イジワル上司に恋をして

それから、10分程度でわたしは香耶さんに言われた通りにすぐに上がった。

一人きりのエレベーターの中で、携帯電話を取り出した。
未読のメールが1件。それは、さっき営業中に届いてたもの。

メールボックスを開くと同時に、いつの間にか目的階に到着していて慌てて降りた。
廊下を歩きながらだと落ち着かなくて、ロッカー室に入ってから、と先を急ぐ。

そして、ロッカー室に入ったときに、改めて携帯と向き合った。

【西嶋さん】。ディスプレイにはそう出ていた。
それは、最初に確認したときにわかってた。だから、逆に仕事が終わる今まで確認できなかった。

どんな内容かな……。やっぱり、この間の話について……とか?

見たいような見たくないような。
本当に例え難い、何とも言えない心境で、しばらくわたしはそのまま携帯と睨めっこをしていた。

けれど、いつまでのそうしてなんかいられないから。
思い切って、そのメールを開いてみた。


【おつかれさま。今日、先輩と昼一緒したんだけど。そのときに、最初になの花ちゃんに連れて行ってもらった居酒屋を通りかかったんだ。あそこ、ランチもやってるんだね。

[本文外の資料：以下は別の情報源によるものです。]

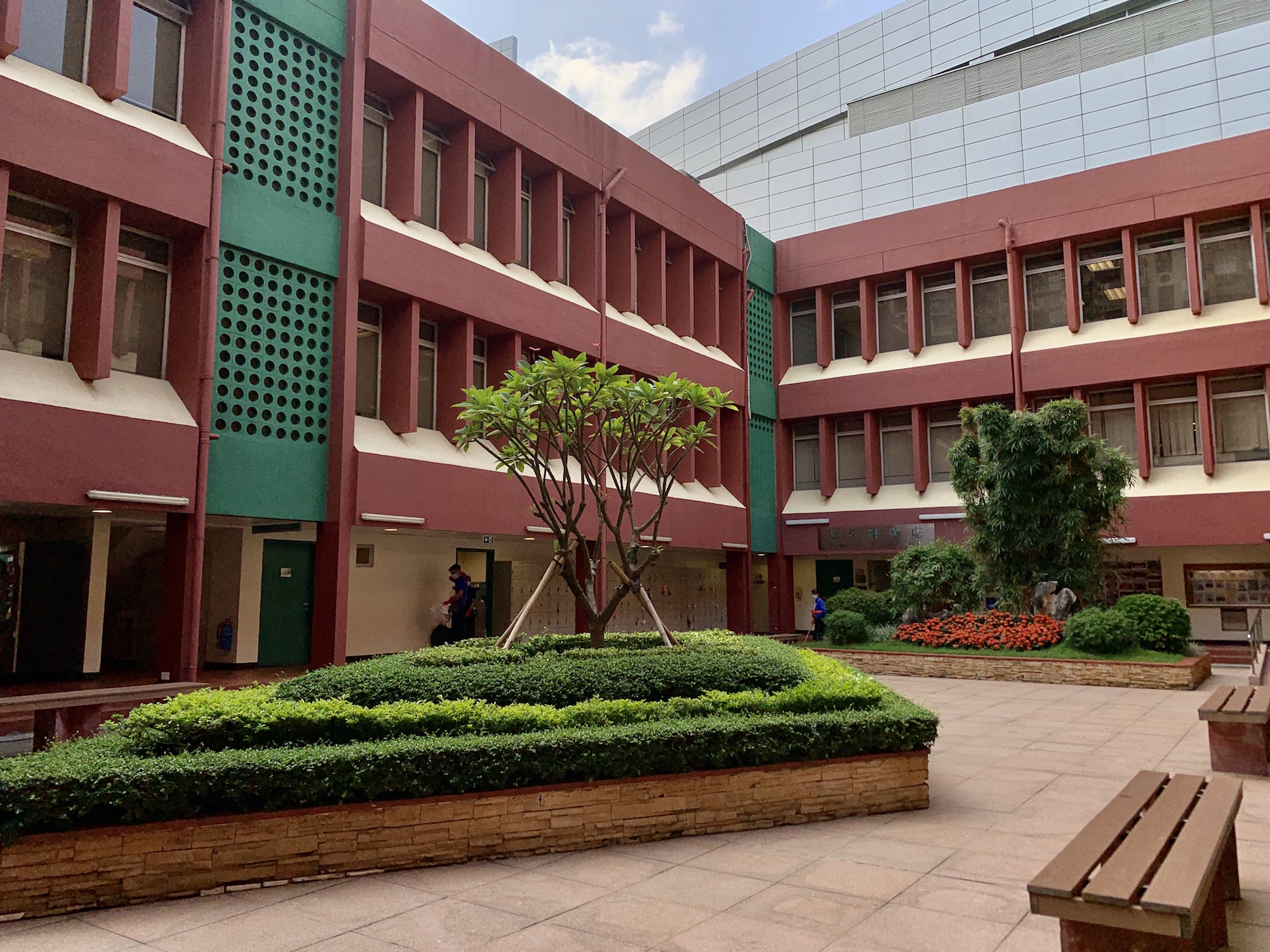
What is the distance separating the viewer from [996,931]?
445 cm

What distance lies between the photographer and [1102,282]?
22547 mm

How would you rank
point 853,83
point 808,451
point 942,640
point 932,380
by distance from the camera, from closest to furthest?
1. point 942,640
2. point 932,380
3. point 808,451
4. point 853,83

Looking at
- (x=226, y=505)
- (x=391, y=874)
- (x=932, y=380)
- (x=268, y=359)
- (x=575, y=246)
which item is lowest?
(x=391, y=874)

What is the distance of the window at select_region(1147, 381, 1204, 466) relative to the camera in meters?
21.1

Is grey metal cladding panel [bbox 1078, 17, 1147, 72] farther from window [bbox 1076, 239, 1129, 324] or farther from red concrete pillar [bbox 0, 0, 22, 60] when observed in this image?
red concrete pillar [bbox 0, 0, 22, 60]

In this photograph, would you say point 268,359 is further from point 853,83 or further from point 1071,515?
point 853,83

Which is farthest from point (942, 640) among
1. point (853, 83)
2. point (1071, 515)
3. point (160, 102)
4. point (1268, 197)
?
point (853, 83)

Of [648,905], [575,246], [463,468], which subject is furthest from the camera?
[575,246]

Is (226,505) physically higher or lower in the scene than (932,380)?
lower

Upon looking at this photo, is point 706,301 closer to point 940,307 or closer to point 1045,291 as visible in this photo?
point 940,307

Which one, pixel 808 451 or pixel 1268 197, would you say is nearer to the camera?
pixel 1268 197

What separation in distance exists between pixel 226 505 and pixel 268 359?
2144mm

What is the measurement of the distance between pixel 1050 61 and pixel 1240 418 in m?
16.5

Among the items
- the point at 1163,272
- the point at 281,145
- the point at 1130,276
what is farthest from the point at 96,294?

今度先輩と行ってみようかと思ったよ。あ、先輩となら、奢ってもらえるからね(笑)】


……普通のメール、だ。

「ほぅ」っと息を吐いて、無意識に強張っていた肩の力が抜けていく。ロッカーに背中を預けながら、その文面をもう一度読み直した。


……あれ?! これ……わたしの名前が……〝なの花ちゃん〟になってる……!
西嶋さんは、わたしのこと「鈴原さん」としか呼んでなかったのに。なんか……嫌なわけじゃないけど、恥ずかしい……。